Dataset excerpt:
'''

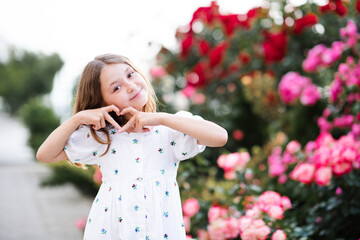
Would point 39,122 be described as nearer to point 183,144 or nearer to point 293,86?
point 293,86

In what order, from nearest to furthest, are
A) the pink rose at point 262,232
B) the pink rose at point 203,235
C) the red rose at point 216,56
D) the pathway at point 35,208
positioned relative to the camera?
1. the pink rose at point 262,232
2. the pink rose at point 203,235
3. the pathway at point 35,208
4. the red rose at point 216,56

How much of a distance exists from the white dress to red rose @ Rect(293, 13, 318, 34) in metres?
2.65

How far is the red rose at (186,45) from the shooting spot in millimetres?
4746

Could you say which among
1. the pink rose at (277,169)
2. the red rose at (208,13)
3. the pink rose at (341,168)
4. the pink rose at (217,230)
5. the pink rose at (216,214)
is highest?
the red rose at (208,13)

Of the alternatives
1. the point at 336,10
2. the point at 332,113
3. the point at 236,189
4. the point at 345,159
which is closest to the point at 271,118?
the point at 336,10

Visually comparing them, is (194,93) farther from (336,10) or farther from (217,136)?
(217,136)

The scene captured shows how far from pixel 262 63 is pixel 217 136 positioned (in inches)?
131

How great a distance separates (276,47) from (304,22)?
33 cm

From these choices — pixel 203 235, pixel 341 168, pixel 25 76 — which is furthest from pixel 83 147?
pixel 25 76

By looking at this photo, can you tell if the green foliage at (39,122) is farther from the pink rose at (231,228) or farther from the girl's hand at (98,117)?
the girl's hand at (98,117)

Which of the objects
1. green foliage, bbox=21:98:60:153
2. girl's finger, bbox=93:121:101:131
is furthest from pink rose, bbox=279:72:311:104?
green foliage, bbox=21:98:60:153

'''

YOUR INSTRUCTIONS ->
Extract every line of the listing above verbatim, reproducing each character unchanged. Omit the pictures from your answer.

SOLUTION TO THIS PROBLEM ->
Would point 39,122 be described as nearer to point 183,144 or nearer to point 293,86?
point 293,86

In what order, from nearest to furthest, are
A) the pink rose at point 262,232
B) the pink rose at point 203,235
C) the red rose at point 216,56
D) the pathway at point 35,208
positioned relative to the camera?
1. the pink rose at point 262,232
2. the pink rose at point 203,235
3. the pathway at point 35,208
4. the red rose at point 216,56

How much of a distance exists from the white dress to red rose @ Rect(293, 13, 318, 34) in metres?
2.65

How far is the red rose at (186,45) from the shooting spot in millimetres?
4746

Could you say which among
1. the pink rose at (277,169)
2. the red rose at (208,13)
3. the pink rose at (341,168)
4. the pink rose at (217,230)
5. the pink rose at (216,214)
is highest?
the red rose at (208,13)

Of the alternatives
1. the point at 336,10
2. the point at 332,113
3. the point at 236,189
4. the point at 345,159
which is closest to the point at 271,118?
the point at 336,10

Visually comparing them, is (194,93) farther from (336,10) or farther from (217,136)?
(217,136)

The scene captured shows how far from pixel 262 63 is pixel 217 136 positioned (in inches)?
131

How great a distance separates (276,47) from (304,22)?
33 cm

From these choices — pixel 203 235, pixel 341 168, pixel 25 76 — which is furthest from pixel 83 147?
pixel 25 76

By looking at this photo, can you tell if the green foliage at (39,122) is farther from the pink rose at (231,228) or farther from the girl's hand at (98,117)?
the girl's hand at (98,117)

Which of the objects
1. green foliage, bbox=21:98:60:153
2. girl's finger, bbox=93:121:101:131
is furthest from pink rose, bbox=279:72:311:104?
green foliage, bbox=21:98:60:153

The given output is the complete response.